Review Summary: That happened
The most divisive Whitehouse release in their entire career.
Cruise has never really found its place in the hallowed halls of Power Electronics. At the time of its production, Steve Albini had left and moved on to other projects (he did some stuff on
Public though), leaving Bennet and Sotos once again taking the reigns. At its core,
Cruise is a return to the basics of Whitehouse, whether it achieves that in the proper form depends on who you talk to.
When we talk about mediocre tracks, we must look no further than
Movement 2000, just a continuous distorted noise with barely any effort to it whatsoever.
Scapegoat does the same thing but at a higher frequency and adds beats every now and again.
Public once again utilizes recorded testimony of victims of abuse, in a once again uninteresting form of artistic expression. It becomes clear that many of these tracks had zero thought put into them, with almost no creative additives being used to boost the quality of the tracks.
Despite this, the album has it's share of good tracks.
Princess Disease is a powerful 3 minutes of yelling and heavy distortion, and William's vocals are given much more clarity to them.

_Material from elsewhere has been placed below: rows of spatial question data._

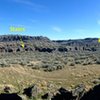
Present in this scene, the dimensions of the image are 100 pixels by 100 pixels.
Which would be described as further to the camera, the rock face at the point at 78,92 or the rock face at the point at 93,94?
the rock face at the point at 78,92

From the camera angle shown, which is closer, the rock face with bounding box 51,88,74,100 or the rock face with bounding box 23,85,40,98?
the rock face with bounding box 51,88,74,100

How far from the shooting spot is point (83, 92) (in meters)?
27.2

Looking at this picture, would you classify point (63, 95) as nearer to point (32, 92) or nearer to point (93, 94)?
point (32, 92)

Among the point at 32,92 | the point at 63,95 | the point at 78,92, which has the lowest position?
the point at 63,95

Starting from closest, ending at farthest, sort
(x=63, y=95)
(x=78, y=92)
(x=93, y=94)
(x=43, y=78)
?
(x=93, y=94), (x=78, y=92), (x=63, y=95), (x=43, y=78)

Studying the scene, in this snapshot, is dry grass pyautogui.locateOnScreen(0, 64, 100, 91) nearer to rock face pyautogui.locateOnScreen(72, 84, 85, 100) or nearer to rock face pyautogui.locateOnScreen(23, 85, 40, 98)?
rock face pyautogui.locateOnScreen(23, 85, 40, 98)

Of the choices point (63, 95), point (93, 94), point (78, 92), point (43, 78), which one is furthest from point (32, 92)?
point (43, 78)

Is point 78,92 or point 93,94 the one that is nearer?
point 93,94

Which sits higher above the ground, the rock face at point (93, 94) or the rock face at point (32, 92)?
the rock face at point (93, 94)

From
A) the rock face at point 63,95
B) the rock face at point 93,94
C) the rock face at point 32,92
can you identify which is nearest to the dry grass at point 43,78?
the rock face at point 32,92

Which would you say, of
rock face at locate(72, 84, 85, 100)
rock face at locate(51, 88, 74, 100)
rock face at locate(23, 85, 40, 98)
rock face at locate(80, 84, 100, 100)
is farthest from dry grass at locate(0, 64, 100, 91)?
rock face at locate(80, 84, 100, 100)

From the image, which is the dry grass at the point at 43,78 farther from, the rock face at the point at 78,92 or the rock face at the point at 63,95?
the rock face at the point at 63,95

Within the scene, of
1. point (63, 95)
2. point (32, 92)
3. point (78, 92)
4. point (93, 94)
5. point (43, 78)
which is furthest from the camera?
point (43, 78)

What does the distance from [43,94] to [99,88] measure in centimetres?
761
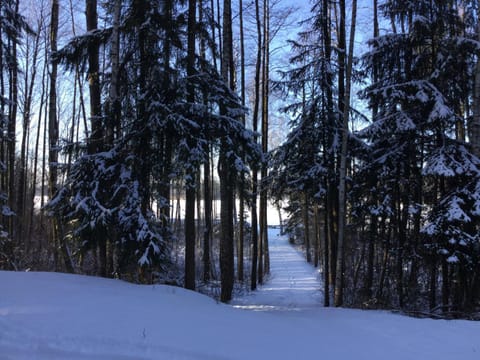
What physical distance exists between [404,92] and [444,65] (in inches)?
44.4

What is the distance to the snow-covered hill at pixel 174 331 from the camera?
329cm

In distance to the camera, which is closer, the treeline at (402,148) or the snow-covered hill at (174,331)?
the snow-covered hill at (174,331)

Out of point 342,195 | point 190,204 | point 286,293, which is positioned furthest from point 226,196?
point 286,293

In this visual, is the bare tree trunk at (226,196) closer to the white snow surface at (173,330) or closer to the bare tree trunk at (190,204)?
the bare tree trunk at (190,204)

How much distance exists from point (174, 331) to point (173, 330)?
0.09 feet

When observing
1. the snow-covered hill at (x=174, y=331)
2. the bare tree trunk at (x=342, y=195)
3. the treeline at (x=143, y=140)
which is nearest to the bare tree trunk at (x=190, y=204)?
the treeline at (x=143, y=140)

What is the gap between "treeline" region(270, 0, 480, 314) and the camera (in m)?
7.02

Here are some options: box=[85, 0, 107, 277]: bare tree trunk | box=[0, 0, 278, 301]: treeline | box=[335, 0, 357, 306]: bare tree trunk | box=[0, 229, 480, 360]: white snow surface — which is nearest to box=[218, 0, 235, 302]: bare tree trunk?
box=[0, 0, 278, 301]: treeline

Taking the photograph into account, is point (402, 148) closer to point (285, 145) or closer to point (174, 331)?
point (285, 145)

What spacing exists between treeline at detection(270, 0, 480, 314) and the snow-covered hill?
262 cm

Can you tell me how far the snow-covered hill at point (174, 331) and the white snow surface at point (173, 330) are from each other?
0.01 m

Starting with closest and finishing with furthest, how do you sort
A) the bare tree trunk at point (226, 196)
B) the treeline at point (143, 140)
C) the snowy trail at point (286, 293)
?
1. the treeline at point (143, 140)
2. the bare tree trunk at point (226, 196)
3. the snowy trail at point (286, 293)

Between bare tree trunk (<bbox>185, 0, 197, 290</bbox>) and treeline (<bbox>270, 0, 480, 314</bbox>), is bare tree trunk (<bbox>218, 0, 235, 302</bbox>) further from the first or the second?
treeline (<bbox>270, 0, 480, 314</bbox>)

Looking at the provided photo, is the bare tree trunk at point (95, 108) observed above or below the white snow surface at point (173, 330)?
above
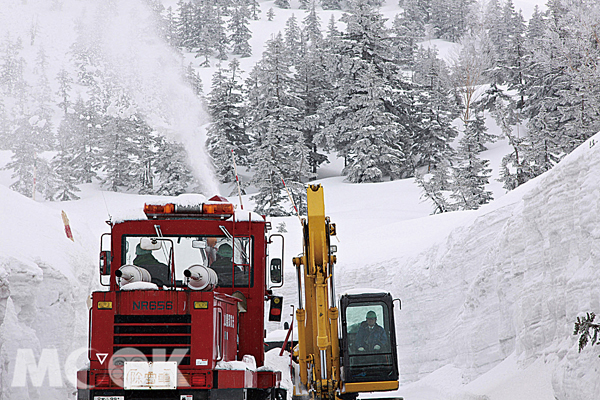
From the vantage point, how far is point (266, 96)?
45.2 metres

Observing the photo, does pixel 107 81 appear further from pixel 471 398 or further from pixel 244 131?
pixel 471 398

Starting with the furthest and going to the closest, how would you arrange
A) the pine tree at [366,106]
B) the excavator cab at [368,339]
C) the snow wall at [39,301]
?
1. the pine tree at [366,106]
2. the snow wall at [39,301]
3. the excavator cab at [368,339]

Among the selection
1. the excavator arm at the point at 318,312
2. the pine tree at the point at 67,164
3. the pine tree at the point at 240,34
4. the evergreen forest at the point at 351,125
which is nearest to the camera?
the excavator arm at the point at 318,312

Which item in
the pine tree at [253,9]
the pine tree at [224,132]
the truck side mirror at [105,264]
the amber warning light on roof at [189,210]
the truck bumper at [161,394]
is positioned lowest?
the truck bumper at [161,394]

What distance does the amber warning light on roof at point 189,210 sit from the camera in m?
7.82

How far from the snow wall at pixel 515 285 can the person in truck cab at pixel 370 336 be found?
8.46ft

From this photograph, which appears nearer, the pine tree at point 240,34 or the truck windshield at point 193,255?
the truck windshield at point 193,255

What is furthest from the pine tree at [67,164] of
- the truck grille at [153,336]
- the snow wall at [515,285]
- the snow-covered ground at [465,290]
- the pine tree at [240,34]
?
the pine tree at [240,34]

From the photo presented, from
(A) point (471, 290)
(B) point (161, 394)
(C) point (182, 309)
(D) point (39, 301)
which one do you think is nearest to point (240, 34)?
(A) point (471, 290)

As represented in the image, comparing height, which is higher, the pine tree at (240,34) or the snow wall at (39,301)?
the pine tree at (240,34)

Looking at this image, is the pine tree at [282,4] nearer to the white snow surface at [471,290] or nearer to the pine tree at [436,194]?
the pine tree at [436,194]

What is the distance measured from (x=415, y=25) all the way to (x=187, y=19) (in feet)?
115

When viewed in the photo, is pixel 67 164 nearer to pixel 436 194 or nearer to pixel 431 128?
pixel 436 194

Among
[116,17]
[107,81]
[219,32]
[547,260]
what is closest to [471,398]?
[547,260]
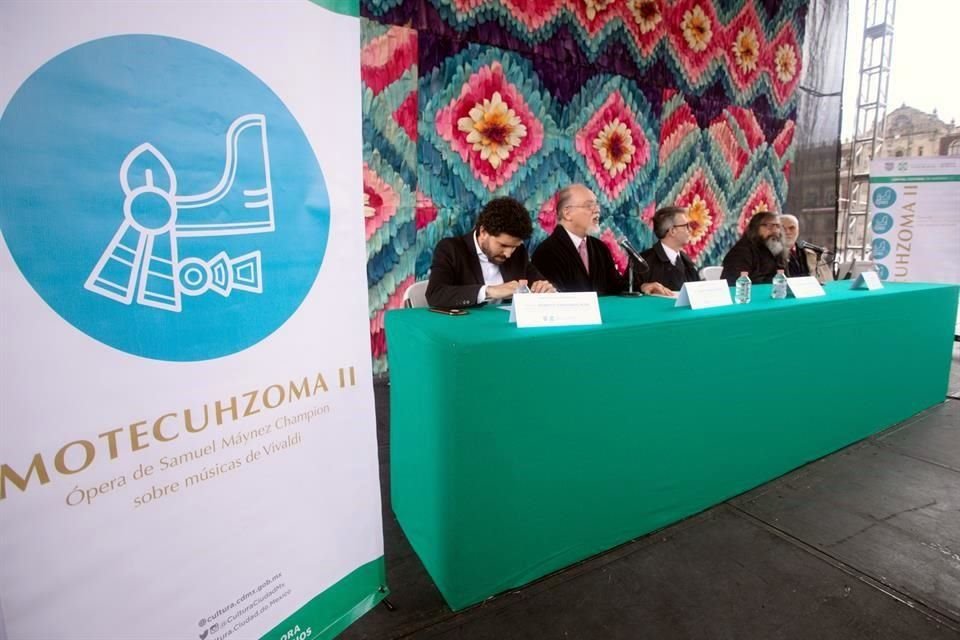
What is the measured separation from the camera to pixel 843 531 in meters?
1.44

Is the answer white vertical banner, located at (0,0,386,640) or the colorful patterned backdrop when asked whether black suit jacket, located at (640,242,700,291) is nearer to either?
the colorful patterned backdrop

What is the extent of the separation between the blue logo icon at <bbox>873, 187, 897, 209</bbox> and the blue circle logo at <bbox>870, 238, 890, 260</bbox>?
27 cm

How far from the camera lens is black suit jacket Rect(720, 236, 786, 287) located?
8.91ft

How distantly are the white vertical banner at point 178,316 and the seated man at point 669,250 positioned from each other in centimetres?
189

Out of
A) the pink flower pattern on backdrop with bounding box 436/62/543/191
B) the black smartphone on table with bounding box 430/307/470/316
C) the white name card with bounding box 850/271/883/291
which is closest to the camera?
the black smartphone on table with bounding box 430/307/470/316

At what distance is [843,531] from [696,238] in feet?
9.74

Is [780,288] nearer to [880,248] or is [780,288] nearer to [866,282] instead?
[866,282]

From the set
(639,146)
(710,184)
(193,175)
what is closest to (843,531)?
(193,175)

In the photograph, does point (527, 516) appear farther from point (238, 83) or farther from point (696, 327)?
point (238, 83)

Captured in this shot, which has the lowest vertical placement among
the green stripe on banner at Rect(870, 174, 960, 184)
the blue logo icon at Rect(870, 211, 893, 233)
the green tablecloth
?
the green tablecloth

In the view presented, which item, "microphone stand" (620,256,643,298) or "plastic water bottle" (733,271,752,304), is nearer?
"plastic water bottle" (733,271,752,304)

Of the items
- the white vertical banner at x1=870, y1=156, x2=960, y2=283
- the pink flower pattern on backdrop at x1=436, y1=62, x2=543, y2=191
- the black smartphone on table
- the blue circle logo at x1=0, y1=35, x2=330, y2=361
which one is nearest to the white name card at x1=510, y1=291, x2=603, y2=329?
the black smartphone on table

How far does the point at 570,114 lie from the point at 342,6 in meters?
2.66

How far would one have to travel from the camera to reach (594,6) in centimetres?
326
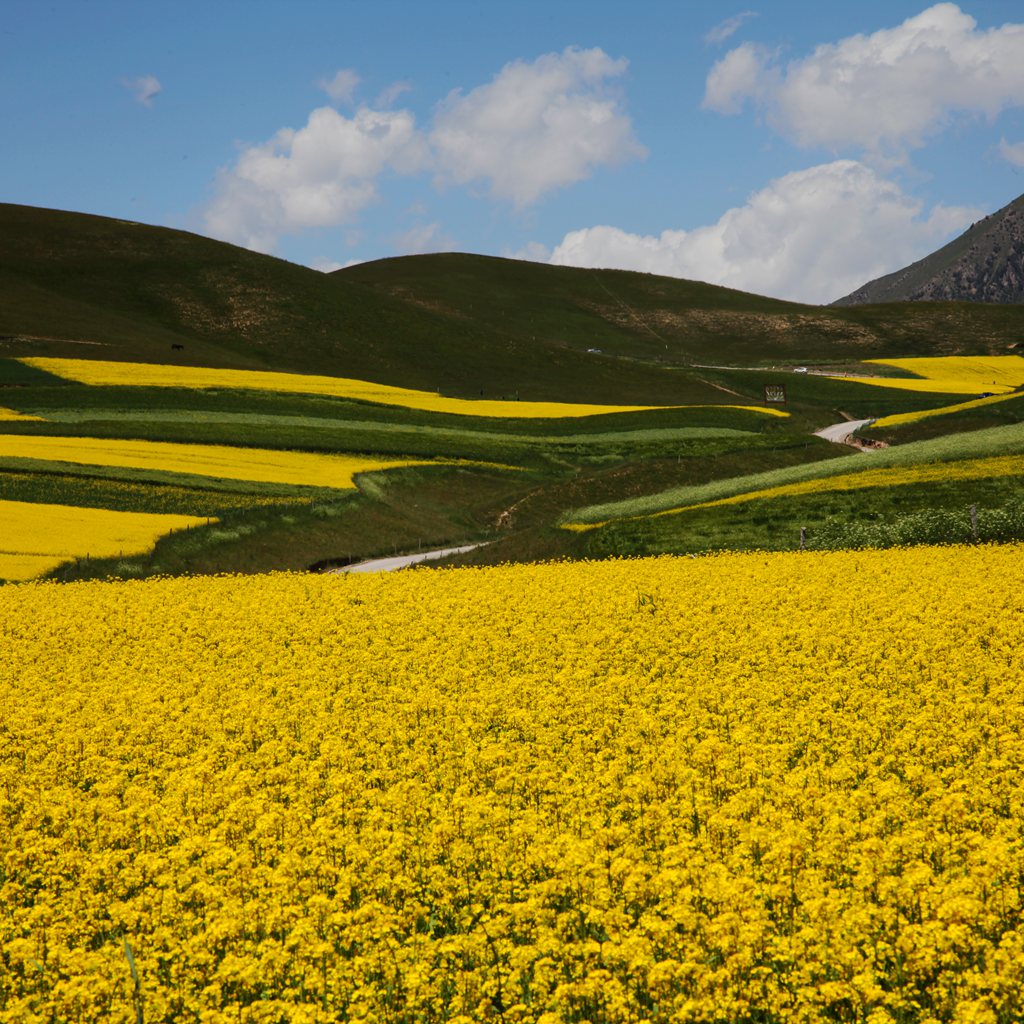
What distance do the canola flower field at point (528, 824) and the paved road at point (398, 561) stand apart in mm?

Dance of Desperate Breath has William whispering some snuff narrative over the backdrop of crowds of people interacting normally. The oddly off putting combination gets even weirder when
A Cunt Like You finishes off the album. It starts off with crazy distortion that boosts in and out for a bit before William begins screeching in proper
Birthdeath Experience fashion. It then cuts straight to massive bloated feedback beeping endlessly, bombarding your ears until you can no longer stomach it.
Cruise was most obviously designed to capitalize off of the success of
Mummy and Daddy. The problem, though, is that
Mummy and Daddy had run its course, and nobody was exactly screaming for a sequel to
Private. Was
Cruise good? Yes. Was it bad? Yes.
So then what the Hell was it?
God knows because I sure don't. I don't know what to make of this and I fail to understand William's thought process as he was making it. At times it shows true creativity and manic intensity, at others it just lags behind and fails to enthrall.
Cruise would quickly fade into obscurity after
Birdseed anyways so I suppose Bennett's plan failed. Whatever plan that was.